さらに、第30条の2では「業務継続計画の策定等」、第31条では「衛生管理等」、そして第37条の2では「虐待の防止」が重要なテーマとして挙げられているので、事業者に研修の実施が義務付けられている、ということになります。これらの研修の受講は常勤・非常勤ともに受講しなければならず、受講しているかは運営指導のチェックポイントにもなっています。未実施や受講者が少ない場合は、減算の対象になる可能性もあるため、必ず実施しましょう。

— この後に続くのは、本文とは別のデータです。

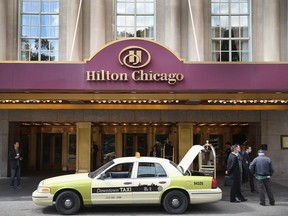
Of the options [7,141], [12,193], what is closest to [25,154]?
[7,141]

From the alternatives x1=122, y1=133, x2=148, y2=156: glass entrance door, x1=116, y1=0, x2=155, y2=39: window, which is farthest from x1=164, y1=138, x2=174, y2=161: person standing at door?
x1=116, y1=0, x2=155, y2=39: window

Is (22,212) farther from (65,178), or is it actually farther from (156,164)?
(156,164)

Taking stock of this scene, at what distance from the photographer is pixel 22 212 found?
1157 cm

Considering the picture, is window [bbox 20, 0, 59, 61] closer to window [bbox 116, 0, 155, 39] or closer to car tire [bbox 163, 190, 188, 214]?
window [bbox 116, 0, 155, 39]

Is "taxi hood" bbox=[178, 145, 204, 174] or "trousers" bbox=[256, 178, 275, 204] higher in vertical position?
"taxi hood" bbox=[178, 145, 204, 174]

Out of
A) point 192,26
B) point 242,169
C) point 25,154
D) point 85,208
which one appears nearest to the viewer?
point 85,208

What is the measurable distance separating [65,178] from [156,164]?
2528 millimetres

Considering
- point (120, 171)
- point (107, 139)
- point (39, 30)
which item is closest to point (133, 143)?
point (107, 139)

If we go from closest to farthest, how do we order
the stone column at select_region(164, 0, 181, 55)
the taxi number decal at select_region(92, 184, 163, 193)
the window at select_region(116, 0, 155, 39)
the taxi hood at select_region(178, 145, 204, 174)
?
the taxi number decal at select_region(92, 184, 163, 193)
the taxi hood at select_region(178, 145, 204, 174)
the stone column at select_region(164, 0, 181, 55)
the window at select_region(116, 0, 155, 39)

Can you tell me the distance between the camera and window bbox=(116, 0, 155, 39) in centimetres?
2139

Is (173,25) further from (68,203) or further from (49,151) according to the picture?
(68,203)

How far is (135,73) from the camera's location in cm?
1441

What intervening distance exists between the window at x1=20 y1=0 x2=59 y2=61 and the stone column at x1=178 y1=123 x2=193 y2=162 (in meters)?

出典:厚生労働省「指定居宅サービス等の事業の人員、設備及び運営に関する基準」
法定研修で必須とされている研修は全部で10項目あります。2024年度の報酬改定で、追加になった項目もありますので、どのような目的で研修を行うのかを理解し、実施できるようにしていきましょう。
認知症ケアに関する研修は、認知症の基礎知識や特性の理解、適切なケアを学ぶために行われます。
厚生労働省の新オレンジプランによると、日本の認知症高齢者数は2012年で462万人と推計されており、2025年には約700万人に達すると推測されています。65歳以上の高齢者の約5人に1人の割合を占める数に上ります。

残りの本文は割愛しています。